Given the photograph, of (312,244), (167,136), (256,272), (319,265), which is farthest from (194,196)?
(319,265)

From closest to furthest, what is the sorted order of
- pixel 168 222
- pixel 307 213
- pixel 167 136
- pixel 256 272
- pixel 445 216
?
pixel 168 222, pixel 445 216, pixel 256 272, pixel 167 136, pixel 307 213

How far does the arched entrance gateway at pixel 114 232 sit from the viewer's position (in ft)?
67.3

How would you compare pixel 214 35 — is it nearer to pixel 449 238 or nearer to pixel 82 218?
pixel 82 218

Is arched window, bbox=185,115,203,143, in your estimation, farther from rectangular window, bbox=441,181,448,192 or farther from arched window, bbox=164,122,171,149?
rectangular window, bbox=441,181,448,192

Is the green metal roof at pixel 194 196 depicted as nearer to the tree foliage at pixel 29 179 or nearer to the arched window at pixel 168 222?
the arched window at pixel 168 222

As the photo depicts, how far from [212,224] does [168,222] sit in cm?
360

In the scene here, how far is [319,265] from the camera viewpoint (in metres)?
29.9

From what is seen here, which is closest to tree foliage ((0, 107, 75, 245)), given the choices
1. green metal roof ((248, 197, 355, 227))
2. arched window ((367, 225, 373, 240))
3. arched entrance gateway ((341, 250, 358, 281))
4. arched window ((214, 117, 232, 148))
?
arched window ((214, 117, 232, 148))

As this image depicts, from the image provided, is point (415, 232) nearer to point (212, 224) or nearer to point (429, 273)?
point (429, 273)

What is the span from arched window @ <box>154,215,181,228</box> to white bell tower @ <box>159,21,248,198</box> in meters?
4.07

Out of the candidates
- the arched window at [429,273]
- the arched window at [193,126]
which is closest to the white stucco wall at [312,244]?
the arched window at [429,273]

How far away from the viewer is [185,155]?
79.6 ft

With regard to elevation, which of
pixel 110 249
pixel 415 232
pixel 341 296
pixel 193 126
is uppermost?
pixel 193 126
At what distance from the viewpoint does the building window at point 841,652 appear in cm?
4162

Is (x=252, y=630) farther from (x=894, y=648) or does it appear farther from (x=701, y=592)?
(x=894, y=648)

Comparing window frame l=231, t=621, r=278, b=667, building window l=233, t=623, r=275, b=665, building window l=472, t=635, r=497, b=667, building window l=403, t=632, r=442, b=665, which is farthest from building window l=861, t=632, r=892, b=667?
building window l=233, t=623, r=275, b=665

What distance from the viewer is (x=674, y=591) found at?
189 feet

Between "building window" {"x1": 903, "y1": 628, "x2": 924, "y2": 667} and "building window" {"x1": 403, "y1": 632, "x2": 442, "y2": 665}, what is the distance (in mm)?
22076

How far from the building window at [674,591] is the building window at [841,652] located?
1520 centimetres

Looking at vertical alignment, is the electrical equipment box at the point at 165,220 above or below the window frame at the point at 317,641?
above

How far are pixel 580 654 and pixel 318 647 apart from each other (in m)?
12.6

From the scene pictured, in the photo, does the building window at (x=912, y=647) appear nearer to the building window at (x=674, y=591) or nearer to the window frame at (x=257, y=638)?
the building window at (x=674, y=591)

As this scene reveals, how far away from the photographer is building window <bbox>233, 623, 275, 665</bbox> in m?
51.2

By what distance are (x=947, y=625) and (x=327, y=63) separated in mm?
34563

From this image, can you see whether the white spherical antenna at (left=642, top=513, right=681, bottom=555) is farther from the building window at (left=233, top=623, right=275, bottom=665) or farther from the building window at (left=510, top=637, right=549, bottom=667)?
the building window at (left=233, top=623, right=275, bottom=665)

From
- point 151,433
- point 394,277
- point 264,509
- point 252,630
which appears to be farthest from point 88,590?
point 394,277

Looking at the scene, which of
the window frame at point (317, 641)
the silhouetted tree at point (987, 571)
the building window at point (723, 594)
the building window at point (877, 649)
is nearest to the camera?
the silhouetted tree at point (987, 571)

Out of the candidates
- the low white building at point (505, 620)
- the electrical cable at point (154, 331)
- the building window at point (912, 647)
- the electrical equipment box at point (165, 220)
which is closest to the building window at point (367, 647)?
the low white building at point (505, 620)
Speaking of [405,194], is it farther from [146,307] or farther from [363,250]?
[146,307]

Exercise details:
List every line of the records above that contains the word "farther", copying each line in full.

Output of the exercise:
Is arched window, bbox=185,115,203,143, in your estimation, farther from rectangular window, bbox=441,181,448,192 or farther from arched window, bbox=164,122,171,149?
Is (x=252, y=630) farther from (x=894, y=648) or does it appear farther from (x=701, y=592)?
From this image, can you see whether the white spherical antenna at (left=642, top=513, right=681, bottom=555) is farther from the building window at (left=233, top=623, right=275, bottom=665) or farther from the building window at (left=510, top=637, right=549, bottom=667)?
Speaking of [405,194], is it farther from [146,307] or farther from [363,250]?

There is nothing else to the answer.